Problem requirements
Please use the talk abstracts below to explain, in one to three sentences, why numerical simulation of kinetic equations is described as difficult.

Text
▶

Numerical simulation of kinetic equations poses significant challenges due to their inherently high-dimensional nature. This talk introduces a novel geometric approach to achieve model reduction while preserving essential structural properties of the equations under certain conditions. By employing projections onto tangent bundles of finite-dimensional approximate solution manifolds, our framework naturally yields first-order hyperbolic systems. We introduce criteria for selecting Riemannian metrics for kinetic equations, which act as analogues of symmetrizers for first-order PDEs, ensuring hyperbolicity and linear stability. Furthermore, we establish, for the first time, a rigorous connection between the H-theorem for kinetic equations and the linear stability conditions for the reduced models. Joint work with Ruo Li.

The Hiptmair-Xu preconditioner is a popular solver for computing discrete H(curl) and H(div) problems on Euclidean domains. In this talk, I will extend the HX preconditioning to hypersurfaces and present user-friendly preconditioners on unstructured triangulated surfaces. In addition, I will describe a new iterative solver for computing discrete harmonic vector fields on Euclidean domains as well as surfaces.

◀

Study material
▶

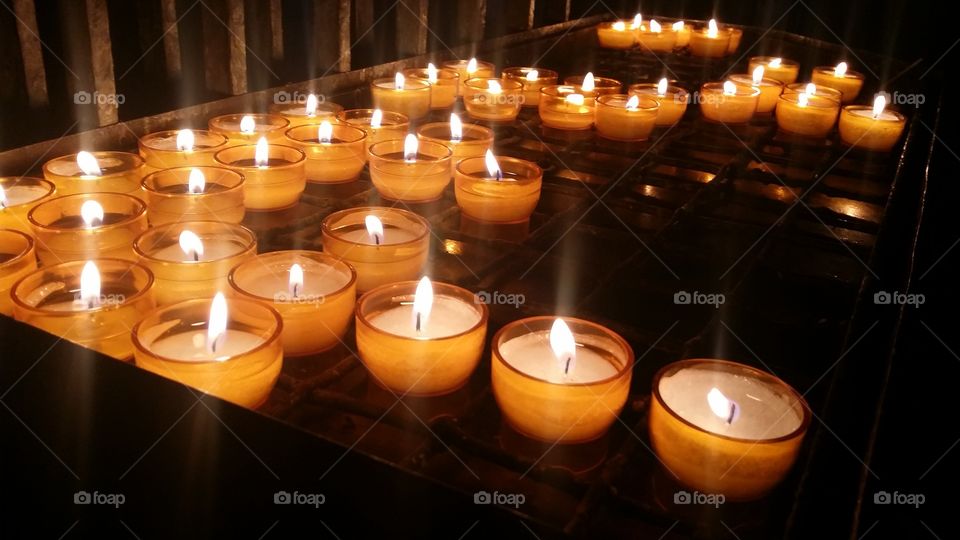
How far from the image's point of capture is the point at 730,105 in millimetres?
3865

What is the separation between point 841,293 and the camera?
228 centimetres

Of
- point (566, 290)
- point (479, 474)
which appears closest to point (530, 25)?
point (566, 290)

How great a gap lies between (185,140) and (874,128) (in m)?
3.01

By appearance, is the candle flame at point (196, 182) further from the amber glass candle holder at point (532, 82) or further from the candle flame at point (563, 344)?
the amber glass candle holder at point (532, 82)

◀

Written solution
Simulating kinetic equations numerically poses significant challenges because these equations are inherently high-dimensional.